I suspect that an author who managed to penetrate deeper inside the mayor’s head would find it a far more interesting place. So too would a writer more attuned to the social comedy of a city ruled by its richest resident.

Like most liberal billionaires, Mr. Bloomberg is a hypocrite for pushing social equality while using his cash to buy extraordinary power and privilege. If bottomless wealth frees him from the conventional temptations of politics, it inclines him to buy his way out of tight corners, as in negotiations with the big municipal unions, where he has overpaid relative to what the city can afford.

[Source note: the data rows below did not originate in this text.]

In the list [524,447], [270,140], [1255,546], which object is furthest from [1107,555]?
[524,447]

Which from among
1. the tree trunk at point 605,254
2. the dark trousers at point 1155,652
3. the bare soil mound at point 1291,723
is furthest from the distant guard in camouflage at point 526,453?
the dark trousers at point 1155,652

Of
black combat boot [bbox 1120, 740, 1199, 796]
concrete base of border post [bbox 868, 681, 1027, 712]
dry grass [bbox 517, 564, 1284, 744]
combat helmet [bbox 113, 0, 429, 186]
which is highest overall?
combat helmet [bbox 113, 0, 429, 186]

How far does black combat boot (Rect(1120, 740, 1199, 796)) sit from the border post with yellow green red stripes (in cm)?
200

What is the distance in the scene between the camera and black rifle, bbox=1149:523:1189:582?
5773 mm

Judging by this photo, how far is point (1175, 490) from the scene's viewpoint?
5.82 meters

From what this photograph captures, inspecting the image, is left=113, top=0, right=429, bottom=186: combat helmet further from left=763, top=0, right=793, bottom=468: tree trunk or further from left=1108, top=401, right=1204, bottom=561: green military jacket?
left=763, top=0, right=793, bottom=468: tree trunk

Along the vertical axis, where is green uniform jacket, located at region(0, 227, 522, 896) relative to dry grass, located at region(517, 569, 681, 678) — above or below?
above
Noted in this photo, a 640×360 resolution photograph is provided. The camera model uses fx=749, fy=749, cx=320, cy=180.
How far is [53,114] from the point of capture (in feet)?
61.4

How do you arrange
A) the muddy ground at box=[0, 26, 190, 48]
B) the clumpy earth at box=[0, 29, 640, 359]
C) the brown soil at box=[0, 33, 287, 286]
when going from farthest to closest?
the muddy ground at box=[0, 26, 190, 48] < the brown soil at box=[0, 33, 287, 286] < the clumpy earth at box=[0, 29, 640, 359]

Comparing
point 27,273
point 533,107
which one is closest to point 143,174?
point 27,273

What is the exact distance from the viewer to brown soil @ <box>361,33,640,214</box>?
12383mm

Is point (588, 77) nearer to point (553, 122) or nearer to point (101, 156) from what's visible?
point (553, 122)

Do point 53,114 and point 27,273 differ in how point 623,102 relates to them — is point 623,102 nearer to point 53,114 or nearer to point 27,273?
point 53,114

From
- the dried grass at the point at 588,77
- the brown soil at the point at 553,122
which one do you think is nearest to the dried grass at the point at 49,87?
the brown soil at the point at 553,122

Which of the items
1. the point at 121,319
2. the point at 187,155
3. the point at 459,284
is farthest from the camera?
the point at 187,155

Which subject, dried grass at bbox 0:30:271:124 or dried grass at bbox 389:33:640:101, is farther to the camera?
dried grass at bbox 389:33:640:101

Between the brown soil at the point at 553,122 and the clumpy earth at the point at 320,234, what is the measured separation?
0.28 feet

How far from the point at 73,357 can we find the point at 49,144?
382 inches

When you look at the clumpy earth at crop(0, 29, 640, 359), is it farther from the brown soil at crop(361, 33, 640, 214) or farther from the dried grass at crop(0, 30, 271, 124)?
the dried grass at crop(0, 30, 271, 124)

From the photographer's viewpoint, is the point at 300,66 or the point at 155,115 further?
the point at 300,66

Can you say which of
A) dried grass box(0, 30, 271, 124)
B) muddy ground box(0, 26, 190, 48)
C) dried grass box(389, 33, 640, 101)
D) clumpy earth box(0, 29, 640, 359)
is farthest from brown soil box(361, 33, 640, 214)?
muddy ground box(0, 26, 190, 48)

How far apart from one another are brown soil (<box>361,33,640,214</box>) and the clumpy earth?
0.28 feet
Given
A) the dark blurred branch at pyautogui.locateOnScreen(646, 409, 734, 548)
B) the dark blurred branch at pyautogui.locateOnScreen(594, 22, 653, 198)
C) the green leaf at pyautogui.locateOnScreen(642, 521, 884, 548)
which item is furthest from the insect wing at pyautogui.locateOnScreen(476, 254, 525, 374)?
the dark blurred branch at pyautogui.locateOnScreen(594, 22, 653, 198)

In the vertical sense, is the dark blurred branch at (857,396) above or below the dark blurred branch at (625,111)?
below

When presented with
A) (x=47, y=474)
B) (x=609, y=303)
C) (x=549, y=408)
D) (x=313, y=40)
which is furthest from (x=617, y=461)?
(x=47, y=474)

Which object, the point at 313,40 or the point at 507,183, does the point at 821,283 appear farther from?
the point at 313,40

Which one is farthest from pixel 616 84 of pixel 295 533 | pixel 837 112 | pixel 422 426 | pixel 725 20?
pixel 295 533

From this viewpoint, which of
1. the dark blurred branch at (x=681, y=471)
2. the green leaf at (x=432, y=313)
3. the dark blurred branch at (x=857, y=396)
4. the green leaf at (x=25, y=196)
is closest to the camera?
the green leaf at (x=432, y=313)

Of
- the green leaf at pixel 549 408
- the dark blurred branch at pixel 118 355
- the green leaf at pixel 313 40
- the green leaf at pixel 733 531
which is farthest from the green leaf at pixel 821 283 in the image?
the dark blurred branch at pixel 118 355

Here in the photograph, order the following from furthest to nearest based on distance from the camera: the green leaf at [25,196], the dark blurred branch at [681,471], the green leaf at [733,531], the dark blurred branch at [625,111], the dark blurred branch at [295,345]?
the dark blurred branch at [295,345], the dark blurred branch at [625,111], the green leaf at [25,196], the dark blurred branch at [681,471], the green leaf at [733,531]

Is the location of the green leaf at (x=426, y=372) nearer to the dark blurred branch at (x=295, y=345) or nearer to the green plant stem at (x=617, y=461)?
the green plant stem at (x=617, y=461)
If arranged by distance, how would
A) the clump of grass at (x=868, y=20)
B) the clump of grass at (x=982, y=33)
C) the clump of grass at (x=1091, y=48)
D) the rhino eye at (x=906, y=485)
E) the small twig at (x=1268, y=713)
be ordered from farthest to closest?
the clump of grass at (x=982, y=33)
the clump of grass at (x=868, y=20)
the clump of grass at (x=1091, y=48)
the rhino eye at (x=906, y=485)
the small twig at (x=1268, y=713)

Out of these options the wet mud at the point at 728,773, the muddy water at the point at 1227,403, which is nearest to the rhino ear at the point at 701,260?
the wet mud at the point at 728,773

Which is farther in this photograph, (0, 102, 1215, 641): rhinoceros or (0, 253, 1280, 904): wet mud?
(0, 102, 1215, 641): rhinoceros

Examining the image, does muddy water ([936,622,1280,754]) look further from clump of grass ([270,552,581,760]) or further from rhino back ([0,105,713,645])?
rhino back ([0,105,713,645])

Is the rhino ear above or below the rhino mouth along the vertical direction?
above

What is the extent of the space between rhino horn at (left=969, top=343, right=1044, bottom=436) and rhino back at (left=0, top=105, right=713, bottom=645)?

Living so long in a coddled bubble has left Mr. Bloomberg philanthropically minded but less engaged by the specific problems of the city’s poor than by livability issues like traffic, transportation, public safety and clean air.

New York’s billionaire mayor may be, as Ms. Purnick says, sui generis, but as a rich man seeking fulfillment in public life, he represents a growing trend. Despite the recent catastrophe of American finance, heroes of capitalism, who have presumably graduated from the motive of economic self-interest, hold a priestly allure. Being ordered about by a self-made Bloomberg or Jon Corzine doesn’t have the same class implications as being scolded by a Rockefeller or a Bush — which may be why ungovernable New Yorkers have come to tolerate the mayor’s paternalism. He may whine about our diets, our manners, our carbon emissions. But after eight years, many New Yorkers seem to agree that it’s nice having a sugar daddy to take care of you.